Hiding Communication Cost in Distributed LLM Training via Micro-batch Co-execution

Haiquan Wang,Chaoyi Ruan,Jia He,Jiaqi Ruan,Chengjie Tang,Xiaosong Ma,Cheng Li
2024-11-24
Abstract:The growth of Large Language Models (LLMs) has necessitated large-scale distributed training. Highly optimized frameworks, however, still suffer significant losses in Model FLOPS utilization (often below 50%) due to large communication volumes. Meanwhile, our comprehensive profiling shows that the computation- and communication-intensive operators overlap well. This paper introduces DHelix, a novel micro-structure that dramatically improves the efficiency of LLM training inspired by the DNA structure. Central to DHelix's design is Strand Interleaving (SI), which views the continuous stream of training micro-batches through a GPU as two strands. DHelix juxtaposes the forward and backward passes of the two strands and performs a systematic optimization for an SI plan that co-schedules the operators from the opposite strands, enabled by operator-level overlap profiling results and a dynamic-programming based search algorithm. Meanwhile, DHelix enables the two strands to share model states and space for activation data, effectively accommodating two micro-batches with under 3% extra memory space. Dhelix seamlessly integrates with all forms of existing data/model parallelism, the most challenging being pipeline parallelism, thanks to its unique model folding design that results in a W-shaped pipeline. We evaluate DHelix training with the popular Llama and GPT dense models, plus the Phi Mixture of Expert (MoE) model, across 3 GPU clusters (A40, A800, and H100). Results show that it achieves 12-40% (up to 58% MFU) and 2-29% (up to 71% MFU) improvement on the 64-A40 and 64-A800 clusters, respectively, significantly outperforming state-of-the-art methods. On the H100 cluster, though the faster network reduces DHelix's profit margin, it makes cross-node tensor parallelism promising, a practice currently prohibitive due to communication costs.
Distributed, Parallel, and Cluster Computing
What problem does this paper attempt to address?

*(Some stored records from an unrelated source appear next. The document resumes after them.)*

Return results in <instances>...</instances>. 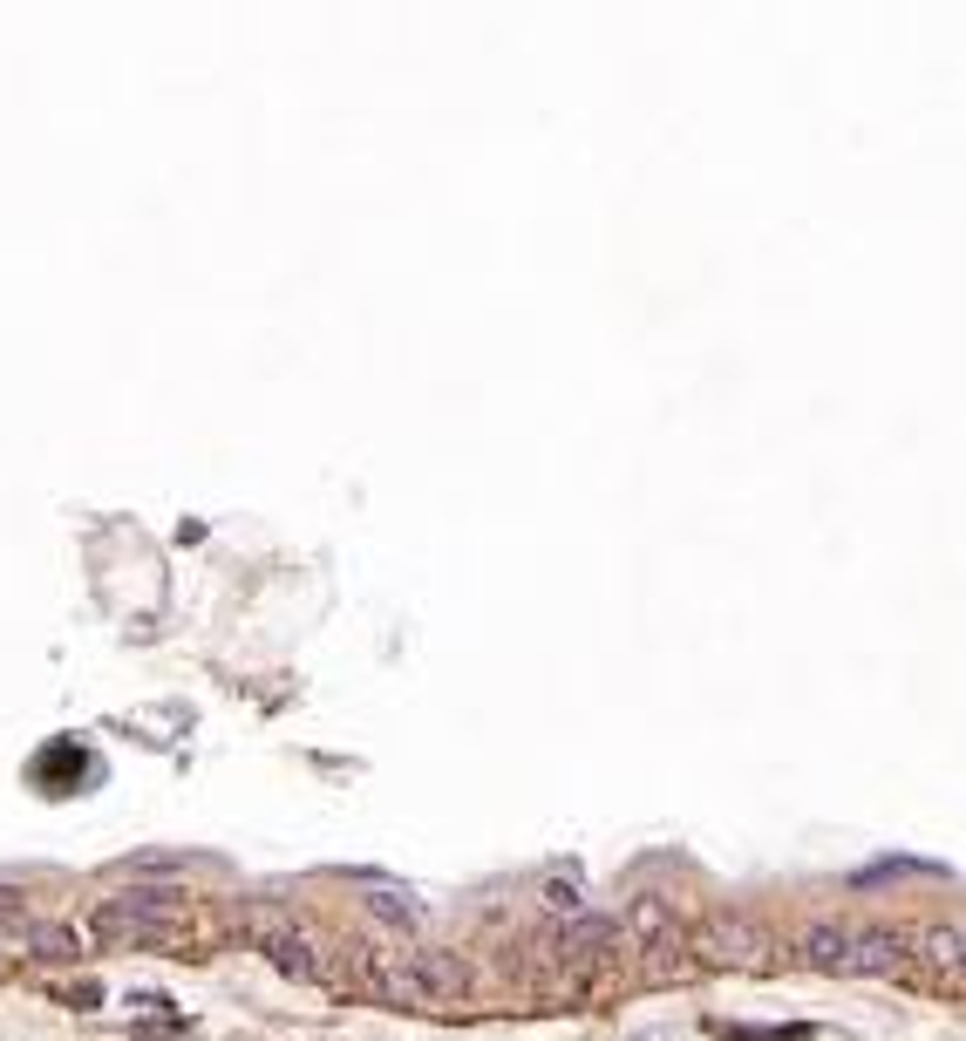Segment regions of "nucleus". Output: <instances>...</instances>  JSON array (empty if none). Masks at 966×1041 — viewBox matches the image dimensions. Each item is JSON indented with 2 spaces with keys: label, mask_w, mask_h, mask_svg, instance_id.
I'll use <instances>...</instances> for the list:
<instances>
[{
  "label": "nucleus",
  "mask_w": 966,
  "mask_h": 1041,
  "mask_svg": "<svg viewBox=\"0 0 966 1041\" xmlns=\"http://www.w3.org/2000/svg\"><path fill=\"white\" fill-rule=\"evenodd\" d=\"M803 960L824 973H892L898 967V940L892 933H837V925H817L803 940Z\"/></svg>",
  "instance_id": "obj_3"
},
{
  "label": "nucleus",
  "mask_w": 966,
  "mask_h": 1041,
  "mask_svg": "<svg viewBox=\"0 0 966 1041\" xmlns=\"http://www.w3.org/2000/svg\"><path fill=\"white\" fill-rule=\"evenodd\" d=\"M368 980L382 988L389 1001H422V1008H436V1001H456L463 994V960L450 953H429V947H409V953H382L368 967Z\"/></svg>",
  "instance_id": "obj_1"
},
{
  "label": "nucleus",
  "mask_w": 966,
  "mask_h": 1041,
  "mask_svg": "<svg viewBox=\"0 0 966 1041\" xmlns=\"http://www.w3.org/2000/svg\"><path fill=\"white\" fill-rule=\"evenodd\" d=\"M184 925V899L178 892H123L95 912V933L102 940H137V947H164Z\"/></svg>",
  "instance_id": "obj_2"
},
{
  "label": "nucleus",
  "mask_w": 966,
  "mask_h": 1041,
  "mask_svg": "<svg viewBox=\"0 0 966 1041\" xmlns=\"http://www.w3.org/2000/svg\"><path fill=\"white\" fill-rule=\"evenodd\" d=\"M368 912H382V919H395V925H415V905L395 899V892H368Z\"/></svg>",
  "instance_id": "obj_4"
}]
</instances>
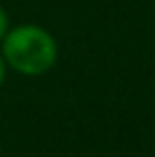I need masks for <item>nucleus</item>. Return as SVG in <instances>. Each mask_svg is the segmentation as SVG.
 I'll use <instances>...</instances> for the list:
<instances>
[{
  "label": "nucleus",
  "instance_id": "obj_2",
  "mask_svg": "<svg viewBox=\"0 0 155 157\" xmlns=\"http://www.w3.org/2000/svg\"><path fill=\"white\" fill-rule=\"evenodd\" d=\"M9 32V17H6V13H4V9L0 6V40L4 38V34Z\"/></svg>",
  "mask_w": 155,
  "mask_h": 157
},
{
  "label": "nucleus",
  "instance_id": "obj_3",
  "mask_svg": "<svg viewBox=\"0 0 155 157\" xmlns=\"http://www.w3.org/2000/svg\"><path fill=\"white\" fill-rule=\"evenodd\" d=\"M4 78H6V62H4V57H2V53H0V87H2Z\"/></svg>",
  "mask_w": 155,
  "mask_h": 157
},
{
  "label": "nucleus",
  "instance_id": "obj_1",
  "mask_svg": "<svg viewBox=\"0 0 155 157\" xmlns=\"http://www.w3.org/2000/svg\"><path fill=\"white\" fill-rule=\"evenodd\" d=\"M2 57L9 68L24 77L47 75L57 62V40L49 30L34 24H24L4 34Z\"/></svg>",
  "mask_w": 155,
  "mask_h": 157
}]
</instances>
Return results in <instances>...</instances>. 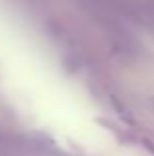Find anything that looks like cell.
Returning <instances> with one entry per match:
<instances>
[{"mask_svg": "<svg viewBox=\"0 0 154 156\" xmlns=\"http://www.w3.org/2000/svg\"><path fill=\"white\" fill-rule=\"evenodd\" d=\"M146 22H148V26H150V30L154 32V2L148 6V10H146Z\"/></svg>", "mask_w": 154, "mask_h": 156, "instance_id": "6da1fadb", "label": "cell"}]
</instances>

The problem that this paper attempts to solve is: **In the training of distributed large language models (LLMs), the problem of low model floating - point operation utilization (MFU) due to communication overhead**. Specifically: 1. **Communication Bottleneck Problem**: - As the scale of LLMs grows, distributed training becomes indispensable. However, current optimization frameworks still have significant communication bottlenecks, resulting in the model floating - point operation utilization (MFU) of GPUs often being less than 50%. - These communication bottlenecks mainly come from a large number of communication operations (such as AllGather and ReduceScatter) introduced by various parallel strategies (such as tensor parallelism, sequence parallelism, context parallelism, and expert parallelism, etc.), which occupy a large amount of execution time. 2. **Limitations of Existing Methods**: - The two existing main methods - "intra - batch" and "inter - batch" - both have their own limitations: - "Intra - batch" achieves overlap by decomposing communication and computation operations into smaller units, but is limited by data dependencies within micro - batches and a decline in computational efficiency. - "Inter - batch" overlaps forward computation and backward propagation by concurrently executing two batches and using their complementary GPU memory usage patterns, but has fundamental limitations when applied in the pipeline parallelism (PP) framework and requires a large memory overhead. To solve these problems, the paper proposes **DHelix**, a novel microstructure design, aiming to significantly improve the efficiency of LLM training through Strand Interleaving (SI). The core idea of DHelix is to regard consecutive training micro - batches as two interleaved chains (α - chain and β - chain) and jointly schedule operations from different chains through systematic optimization, thereby effectively hiding communication costs and increasing GPU utilization.